A noted figure has raised concerns over pollution hazards, 24NewsHD TV channel reported on Sunday
“Every year 6.5 million people die worldwide due to air pollution, out of which in India, 1.6 million,” tweeted Ashok Swain, professor of peace and conflict research at the Department of Peace and Conflict Research, Uppsala University, Sweden.
In India's capital Delhi, the number of death due to air pollution is 54,000. Delhi is the most polluted city in the world. Neither people nor leaders do care,” he adds.
https://twitter.com/ashoswai/status/1588936798818152449?s=46&t=mTC8O8Uxp8sKCpFStKeEcw
A BBC report earlier in the ongoing year too set alarm bells ringing. For the last 10 years, Shaheen Khokhar has witnessed this annual cycle as a resident of Gurugram, southwest of Delhi in the Northern Indian state of Haryana.
Around October, when she drives into the city, the unnaturally grey, seemingly overcast skies creep up without warning. "One minute, there's sunshine, and the next, you're engulfed in this dark, smoky haze," she says. "Every day, we see a deeply distressing, visual reminder of the pollution that we're forced to live with."
The effects of that pollution range from skin and eye irritation to severe neurological, cardiovascular and respiratory diseases, asthma, chronic obstructive pulmonary disease, bronchitis, lung capacity loss, emphysema, cancer, and increased mortality rates. Globally, outdoor air pollution kills around 4.2 million people each year.
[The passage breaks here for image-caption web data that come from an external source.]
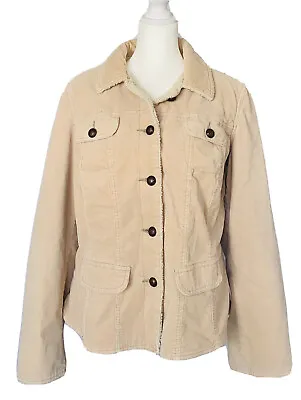 $22 • Buy For Joseph Fortune Women’s Size L Corduroy And Sherpa Jacket Cream/Beige Soft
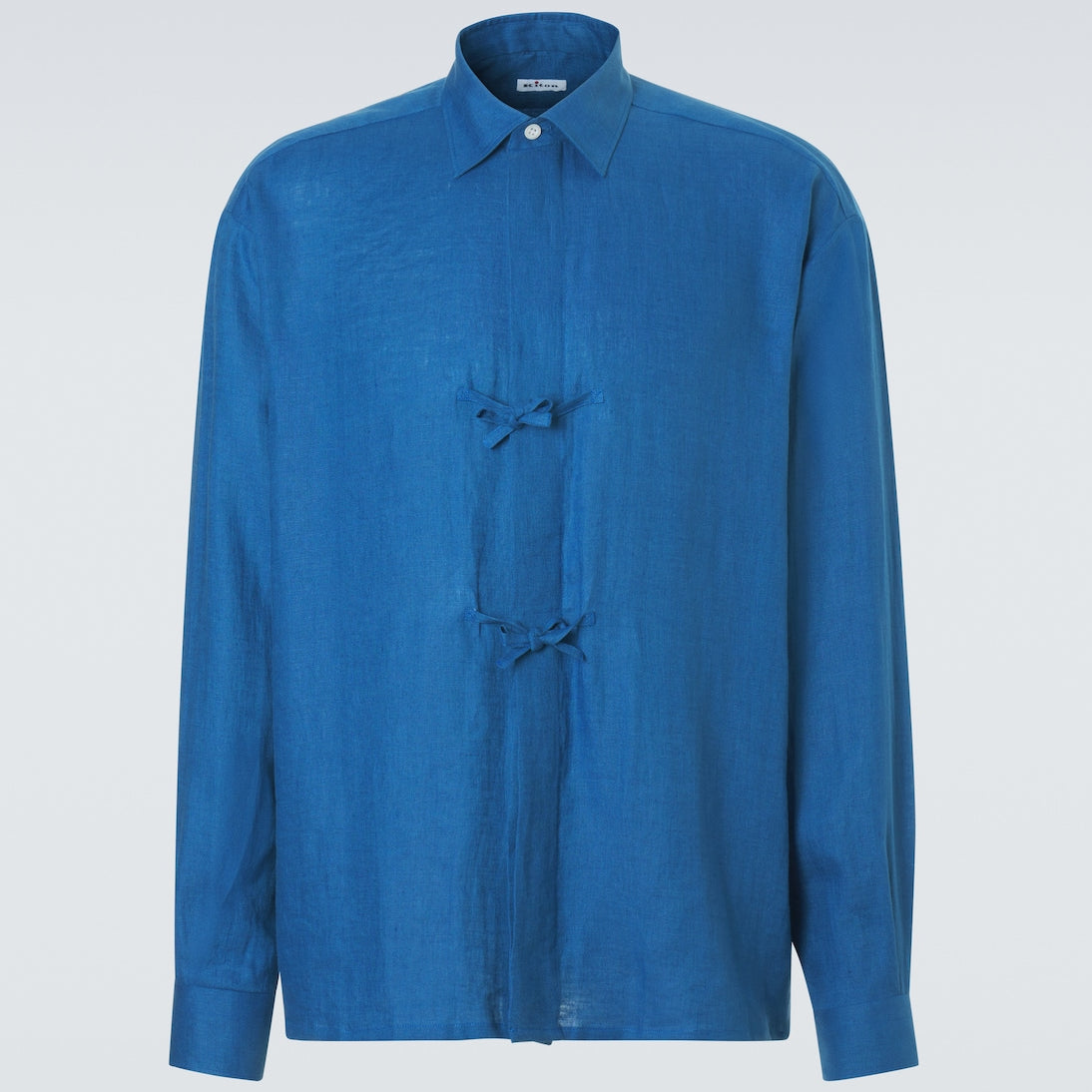 Kiton - Bow-detail linen shirt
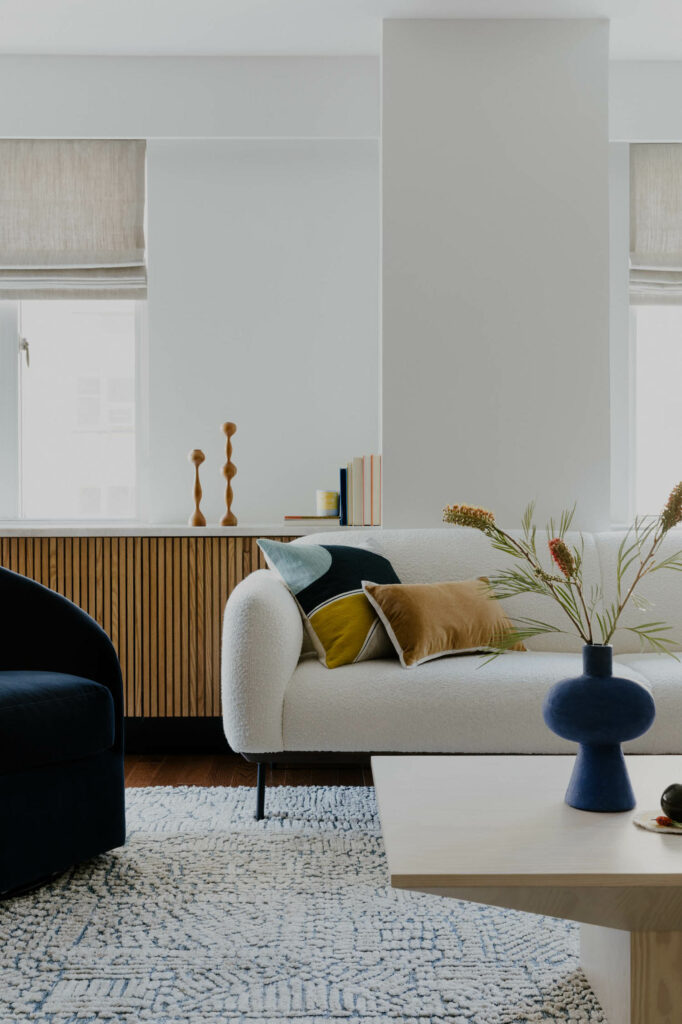 白沙发上充满活力的金蓝枕头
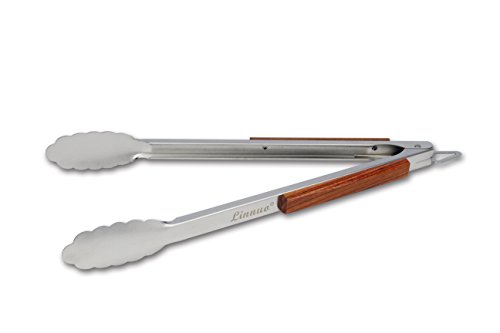 Linnuo® Grillzange Edelstahl Holz Griff 45cm, XXL Grillzange Küchenzange Zange aus hochwertigem Edelstahl und echtem Holz, ideal für Grillen Kochen Servieren, 45 x 5 x 5cm - 2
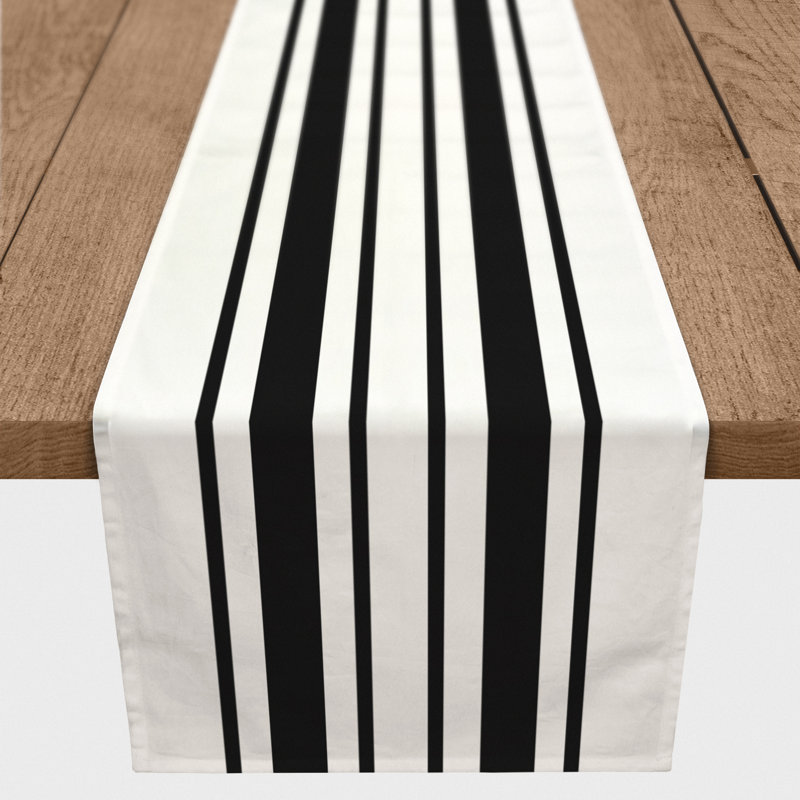 Analiyah Rectangle Striped Polyester Table Runner, 90'' x 16'', Black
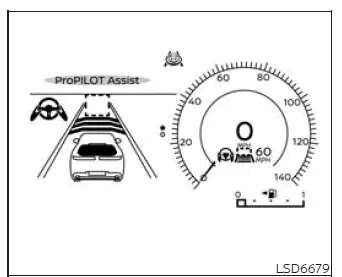 Nissan Murano ICC system display with no vehicle detected ahead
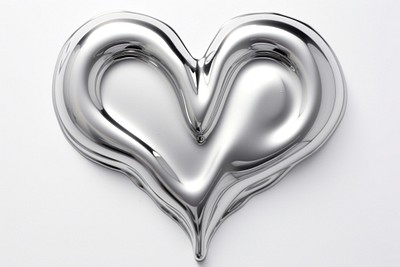 Heart metal white background monochrome.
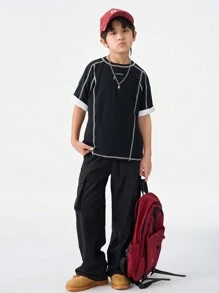 Coolane Kids Camiseta de punto de manga corta con cuello redondo y bordado gráfico, para adolescentes en primavera/verano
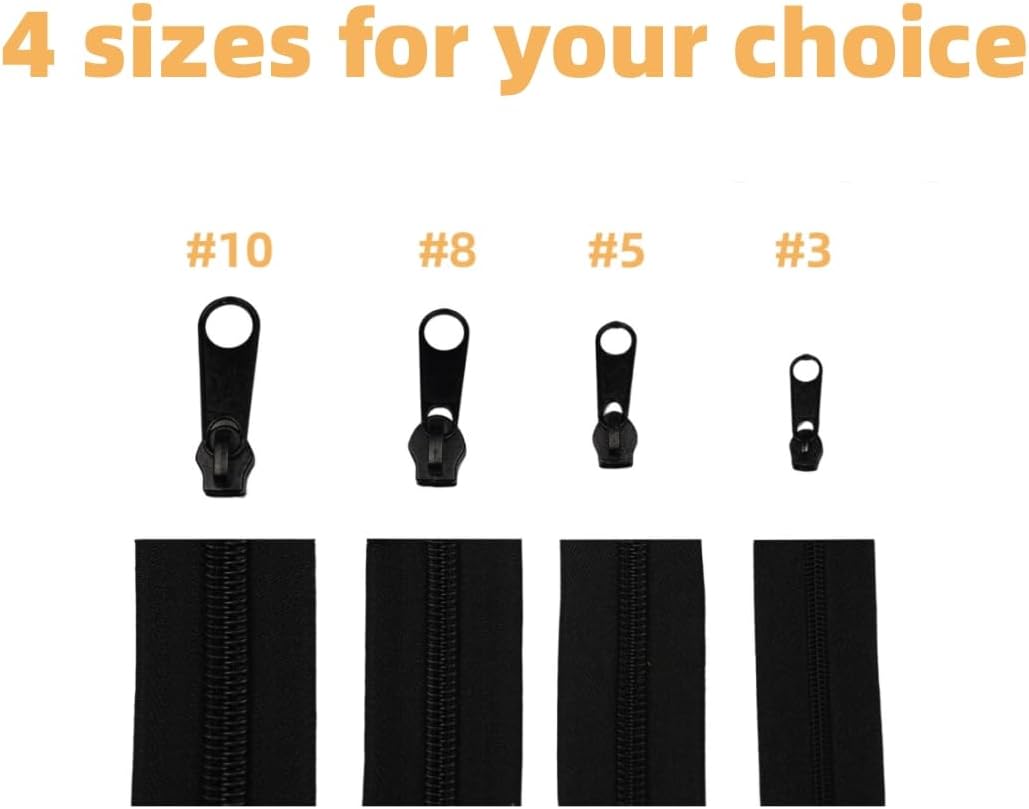 Amykite Endlosreissverschluss mit Zipper schwarz,10mm 10m Reissverschluss Meterware mit 20 Metall Sc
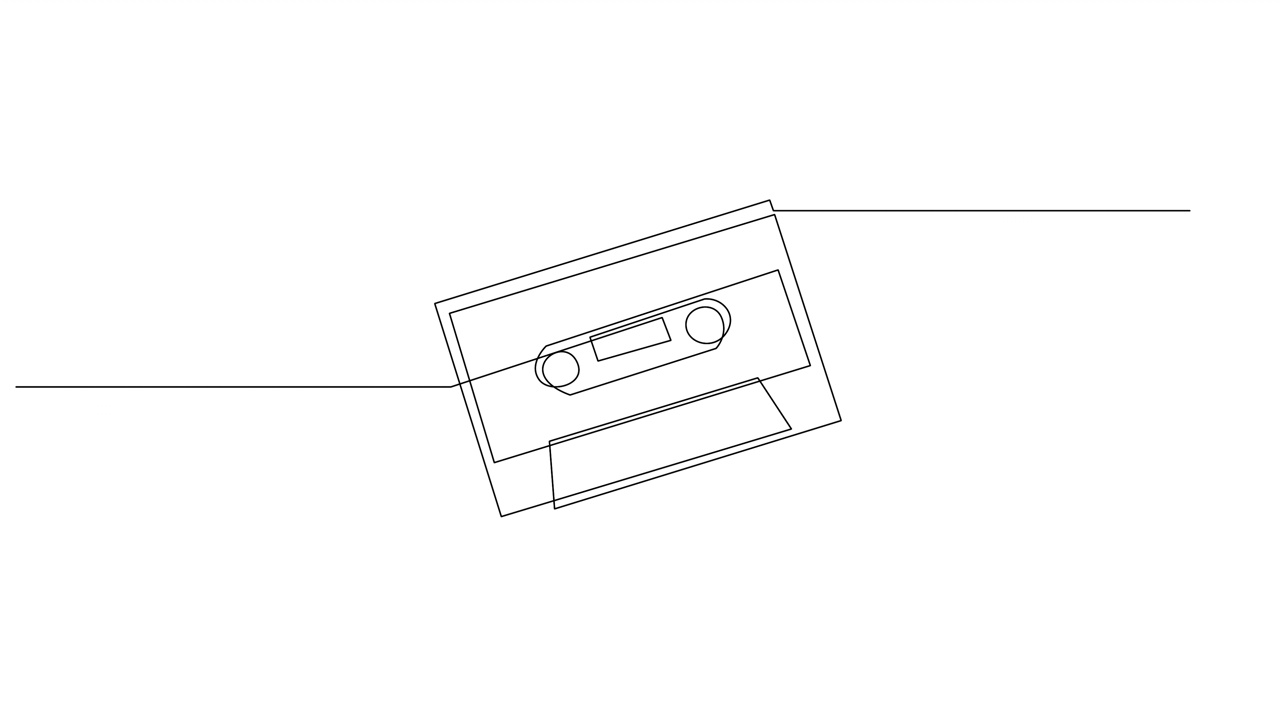 连续线音频磁带的自绘制动画。手绘的动画复古音乐卡带。视频素材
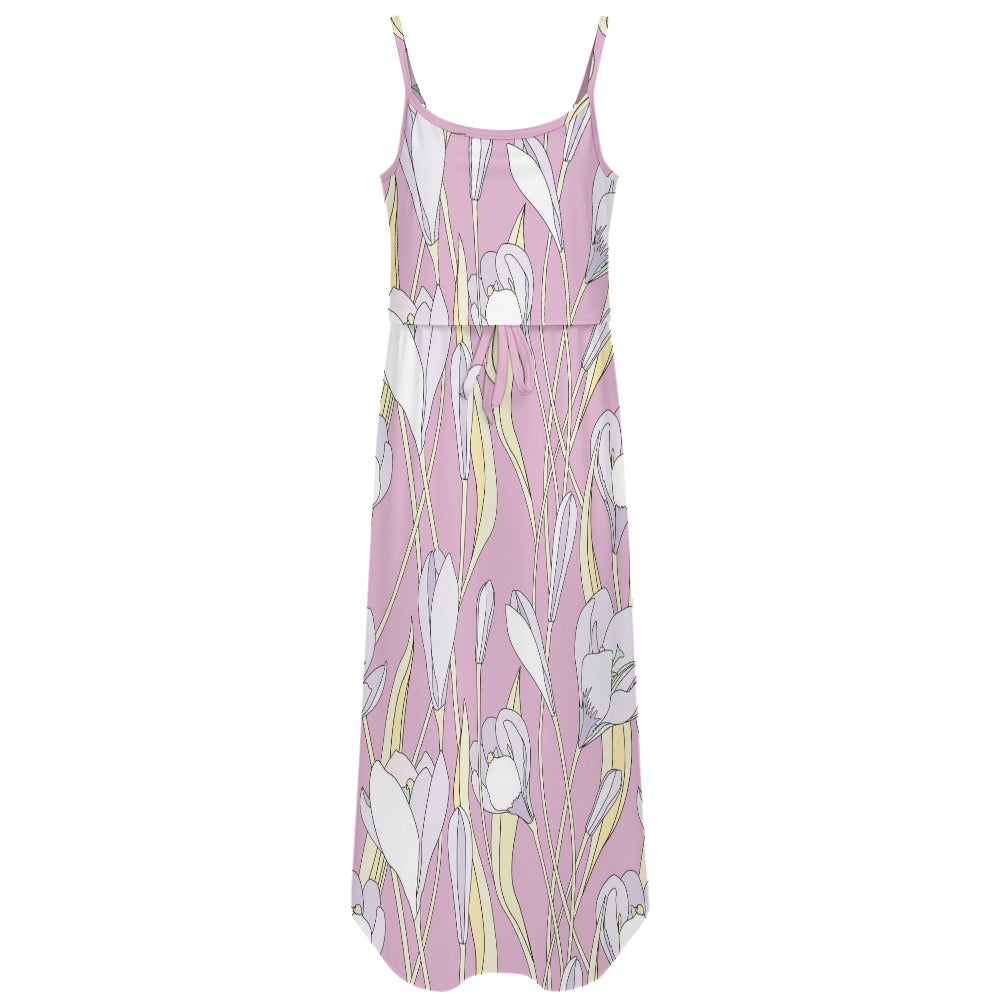 Spaghetti strap side slit dress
Twenty-one of the world's 30 cities with the worst levels of air pollution are in India, according to data compiled in the 2021 World Air Quality Report. Six Indian cities are in the top 10. New Delhi has the highest exposure to toxic air in the country. People in India had the fifth-highest annual recordings of fine particulate matter (PM2.5), a particularly harmful form of air pollution. The year-round average for PM2.5 pollution in New Delhi was the worst of any capital city in the world by a large margin.